Extrait —
··········
Le droit imprescriptible de la faim avait jeté Raynal dans la prison de Poissy. Le droit non moins irrécusable de la pensée a fait écrouer M. Antony Thouret à la prison de Saint-Waast. L’un désirait du pain ; l’autre croyait que les idées n’ont à supporter d’autre épreuve que celle de la vérité. La loi a condamné dans ces deux hommes les deux besoins les plus impérieux de la nature humaine.

M. Antony Thouret a consacré les loisirs de sa peine politique à écrire un roman. Il y a peint trop de souffrances réelles pour qu’on n’excuse point un peu son inexpérience première de l’art. Toussaint-le-Mulâtre[1] est une esquisse de passions actuelles fortement empreintes d’amertume et de criticisme. Les caractères de ce livre sont mieux constitués que l’action n’est conduite ; ils manquent cependant de l’illusion idéale, qu’une méditation plus exquise aurait pu achever de leur donner.

M. Thouret a écrit son livre avec une exagération de réalisme, qu’il a empruntée à la manière de M. Hugo. Lorsqu’il l’applique purement à des descriptions extérieures, aux révélations des ténèbres de la police, aux réminiscences du cachot, aux souvenirs du journalisme, il donne vraiment à son matérialisme une verve et une chaleur originales.
··········
Données web image-légende —
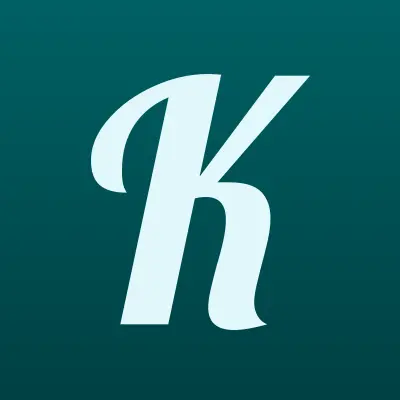 Кантата, галерея вкусов, лого-визитка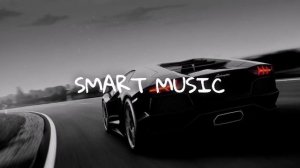 RAIKAHO -  Подшофе . Опять я подшофе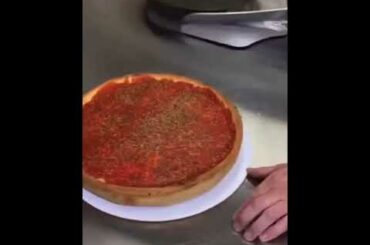 Amazing Food Variety Dishes Across The World.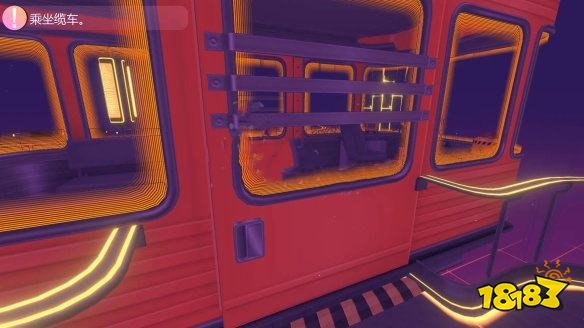 米塔失败作与被遗忘的拼图流程攻略 失败作与被遗忘的拼图攻略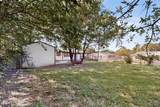 3846 Happy Canyon Drive - Photo 37
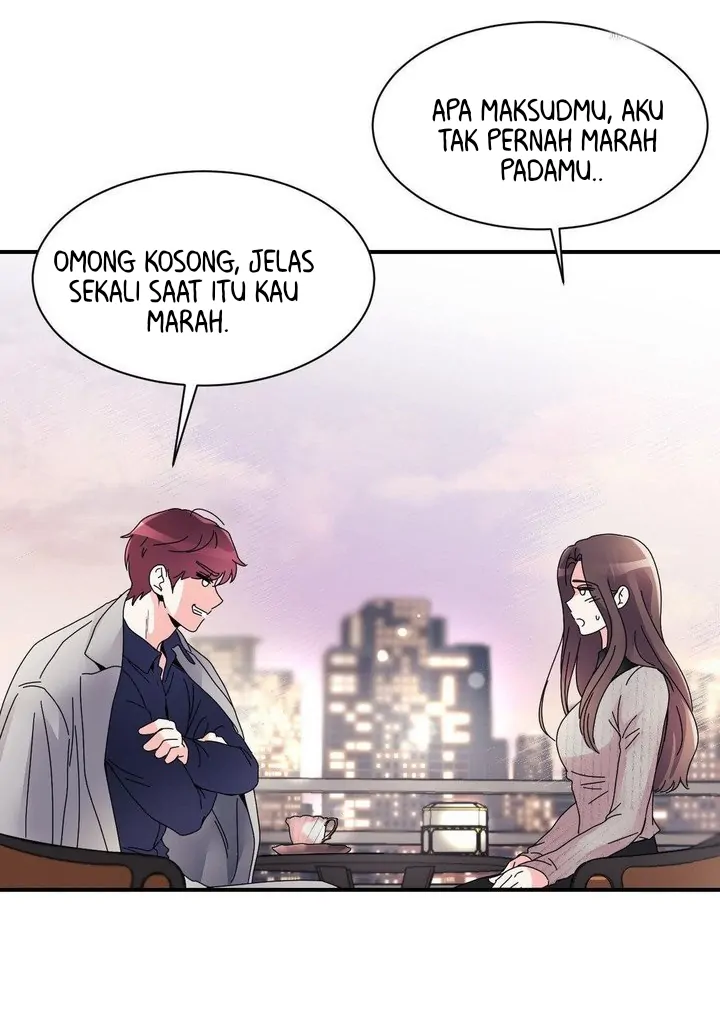 Melting point Chapter 65716 page 11
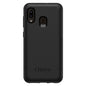 OtterBox - Commuter Lite Protective Case for Samsung Galaxy A20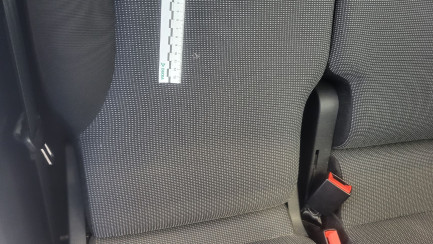 Zdjęcie przedmiotu: Opel Combo Basic E Cargo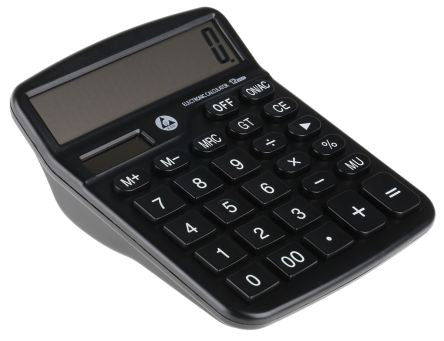RS PRO 1846694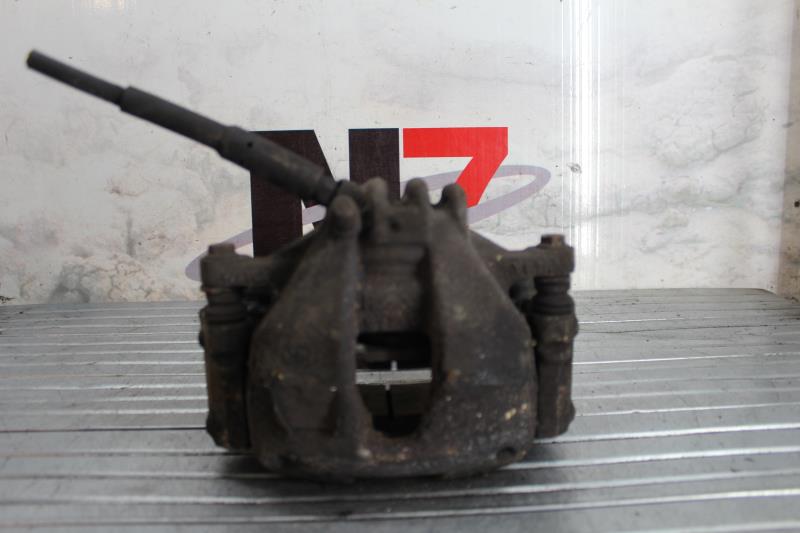 Pinza freni anteriore destra PEUGEOT 308 1 SW PHASE 1 BREAK Diésel - 1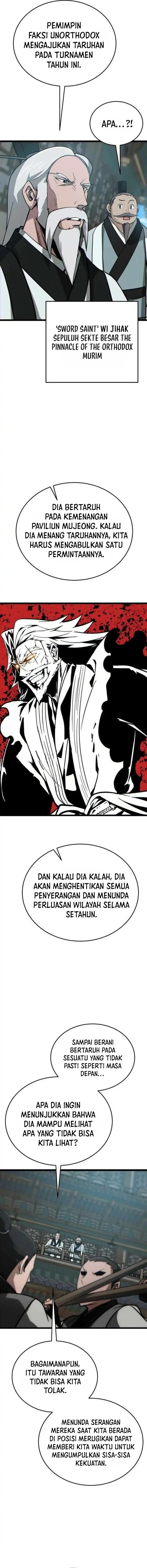 Initializing the Sect System Chapter 12 Gambar 25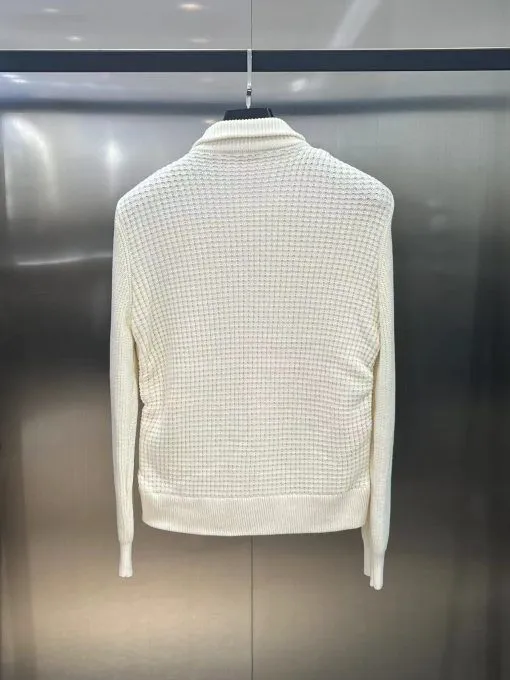 Moncler jacket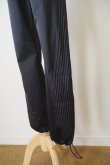 画像7: RIV NOBUHIKO (リブ ノブヒコ）RAVELEY TRUCK PANTS (7)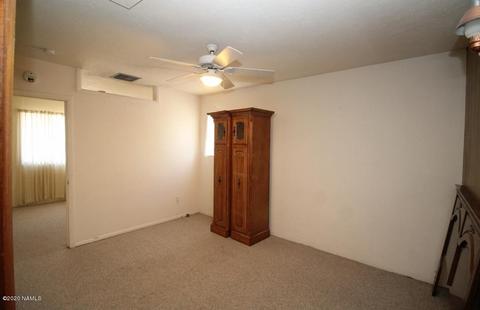 2507 Elder Dr, Flagstaff, AZ 86004 photo 10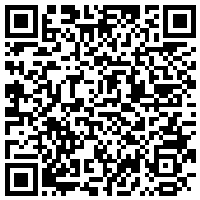 QR Code for bitcoin:bitcoin:bitcoin:bitcoin:bitcoin:bitcoin:dash:XfYGSfQcLevmUESBXhg3xpSQ55Cm4NBsk5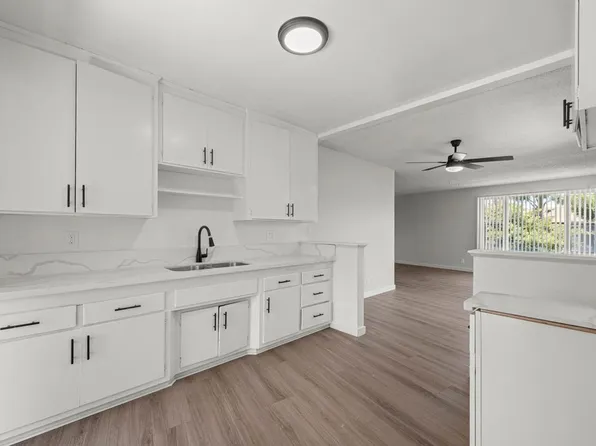 3907 Roxanne Ave #6A, Los Angeles, CA 90008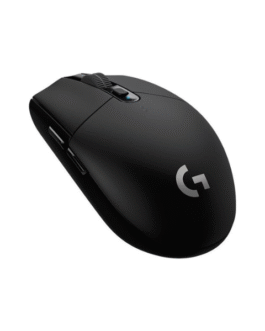 Souris Gaming Logitech Lightspeed G305 sans fil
··········
Votre travail —
1) Dans l'extrait sur le roman de M. Antony Thouret, relevez tous les domaines auxquels l'auteur applique son réalisme avec une verve et une chaleur originales.
2) Écrivez la suite de l'extrait consacré au roman de M. Antony Thouret.
Ce matériel ne sert à rien ici.

Réponses —
1)
- les descriptions extérieures
- les révélations des ténèbres de la police
- les réminiscences du cachot
- les souvenirs du journalisme

2)
Notre époque est ainsi faite. Elle a des périls dont la chance séduit les ames fortes ; elle entraîne dans l’action des natures que l’art se fût réservées en d’autres temps ; elle les y compromet si bien qu’elle les brise pour toute la vie ; elle ne leur rend qu’au milieu des douleurs le repos et la faculté poétique. Ces âmes d’artistes s’éveillent ou se retrouvent sous le poids des anathèmes de la société ; elles aigrissent encore leur énergie dans cette proscription. Désormais elles ne sauront plus que nier et maudire.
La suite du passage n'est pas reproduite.